In a season defined for Pitt by its new conference and new opponents, today will offer a breath of familiarity.
Even one of Pitt's first-year starters, quarterback Tom Savage, should have a sense of what to expect today when the Panthers face Syracuse.
As a true freshman at Rutgers, Savage started for the Scarlet Knights at the Carrier Dome in 2009. He finished the game 7 of 17 for 66 yards and two interceptions as the Orange beat Rutgers, 31-13.
"Syracuse, that was wild," he said. "It's definitely fun, though."
For most of the Panthers, though, they have to look back only to last year to remember what it's like playing in the Carrier Dome.
On a Friday night last season, the Orange beat Pitt, 14-13, to drop the Panthers to 2-3 on the season.

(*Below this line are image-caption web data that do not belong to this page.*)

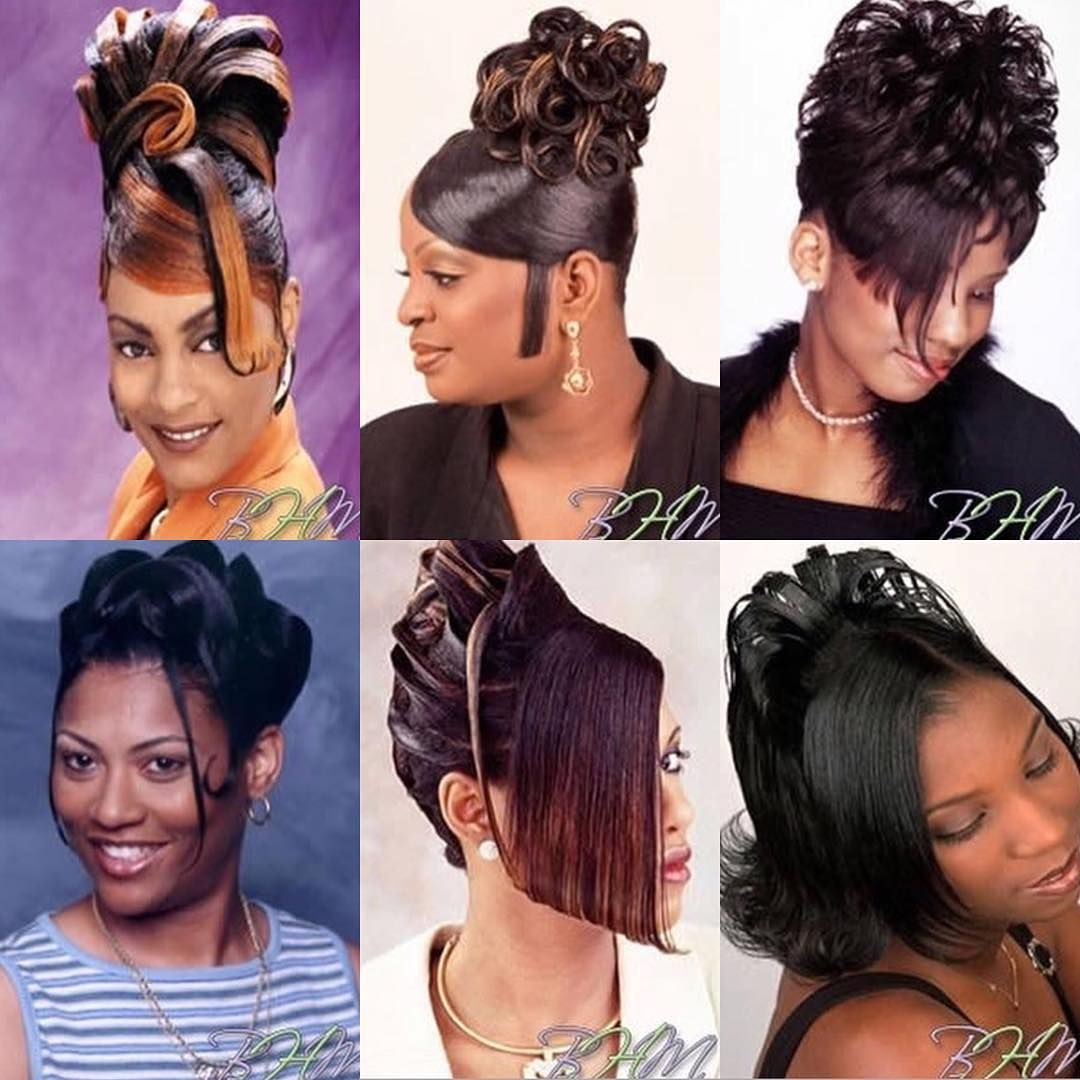 Now Who S Mama Auntie Use To Rock Some Of These Hairstyles Back In The Day Black Hair 90s Hair Styles Black Hair Magazine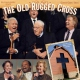 Gaither, Bill & Gloria Old Rugged Cross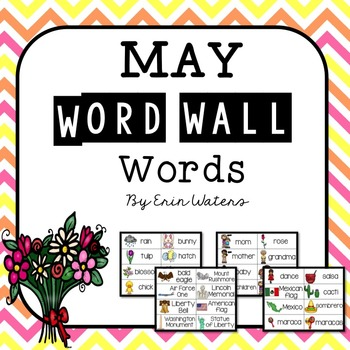 May Thematic Word Wall Words {86 Words for Mother's Day, M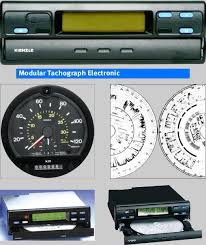 fingerprint reader fingerprint access fingerprint verification ktco 1318 ec analogue ec tachograph can be installed in cockpits 140 mm diameter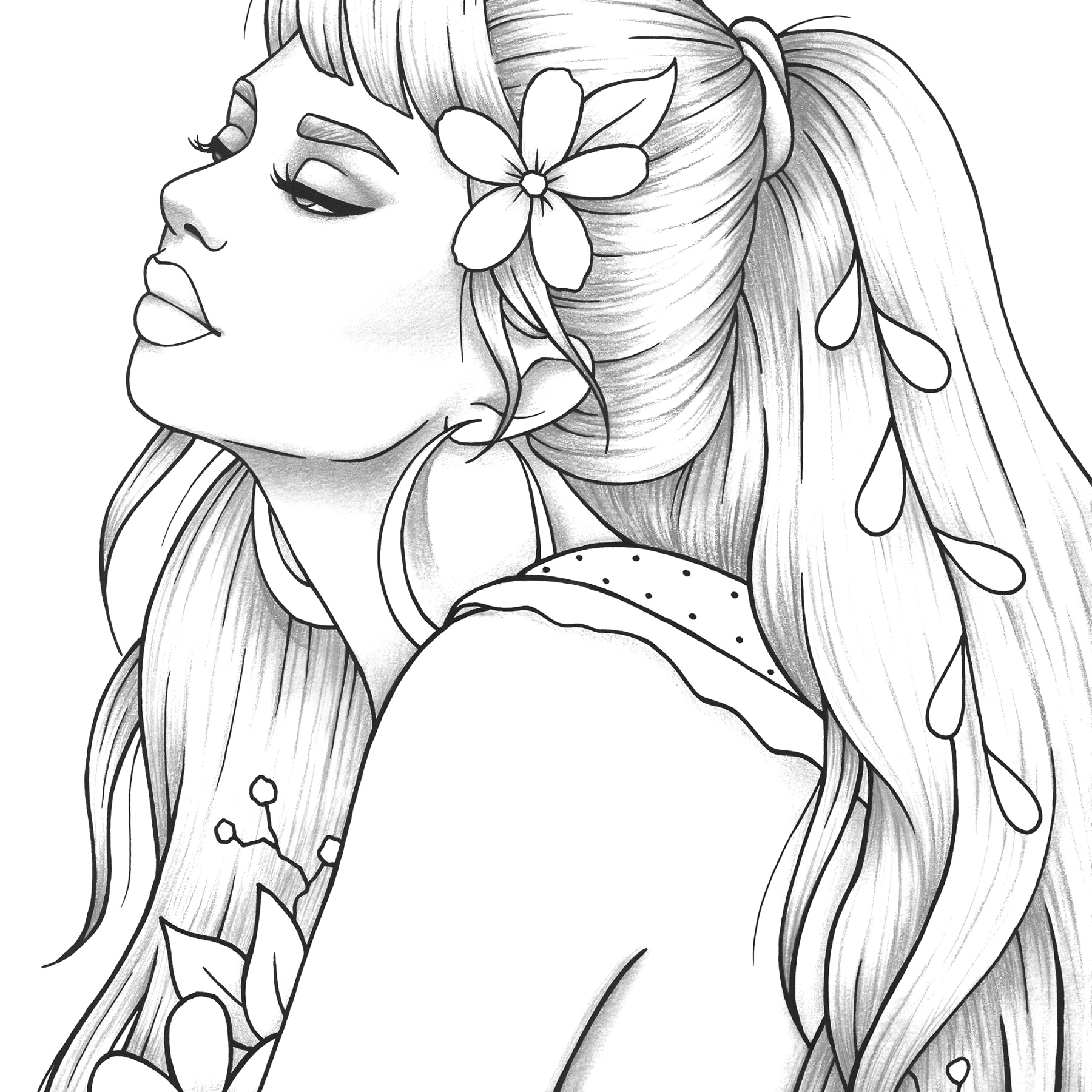 Enjoyable printable coloring pages to color your life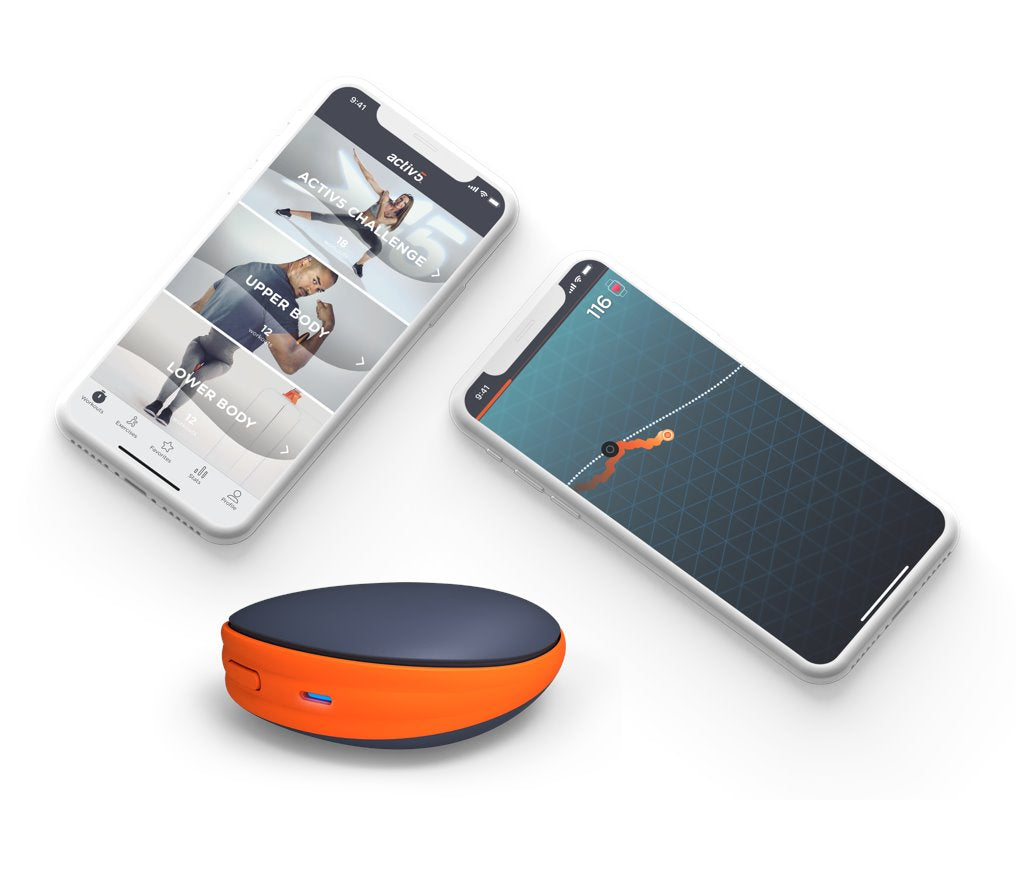 Activ5 Handheld Isometric Fitness Device
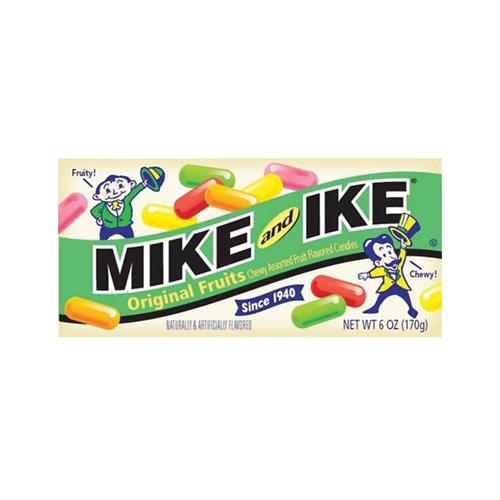 Mike & Ike Retro Theater Box: 12 Count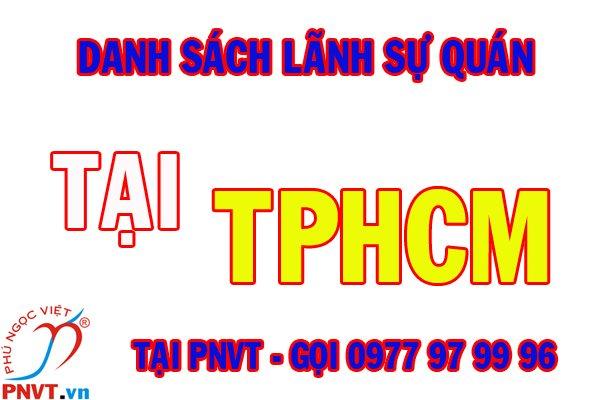 Danh sách các tổng lãnh sự quán nước ngoài ở thành phố Hồ Chí Minh và thông tin liên hệ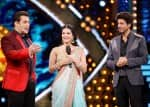 Shah Rukh Khan and Sunny Leone join Salman Khan on Bigg Boss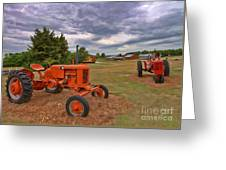 Tractors - Case - Massey Harris Greeting Card
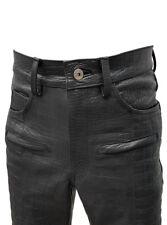 Mens Black Crocodile Print Leather Motorcycle Bikers Jeans Pants Trousers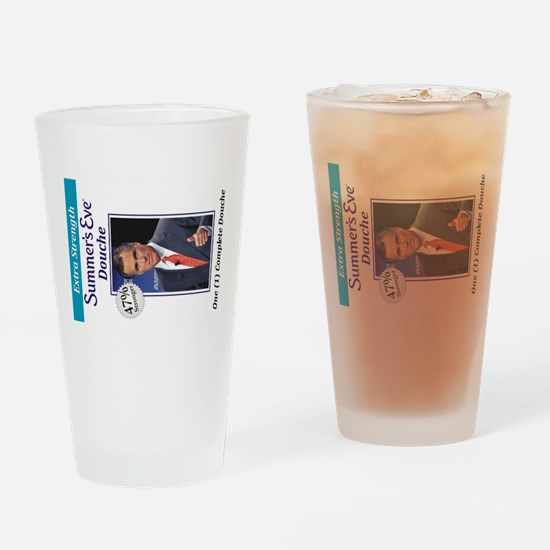 Mitt Douche Drinking Glass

Pitt had chances to win the game, but some untimely sacks and a missed field goal cost them a couple scoring opportunities.
The Orange eventually bled the final 4:52 off the clock on its final possession.
"It came down to the end," linebacker Shane Gordon said. "All we had to do was stop them and get the offense back the ball."
It won't be the biggest crowd Pitt will play in front of this season, but the Carrier Dome -- one of just four indoor venues in Division I-A -- can present its own challenges to the visitors.
Even on the defensive side of the ball, coordinator Matt House noted this week that he was disappointed with how his unit handled crowd noise in the opener against Florida State, but was pleased with the communication two weeks ago in front of a packed Heinz Field against Notre Dame.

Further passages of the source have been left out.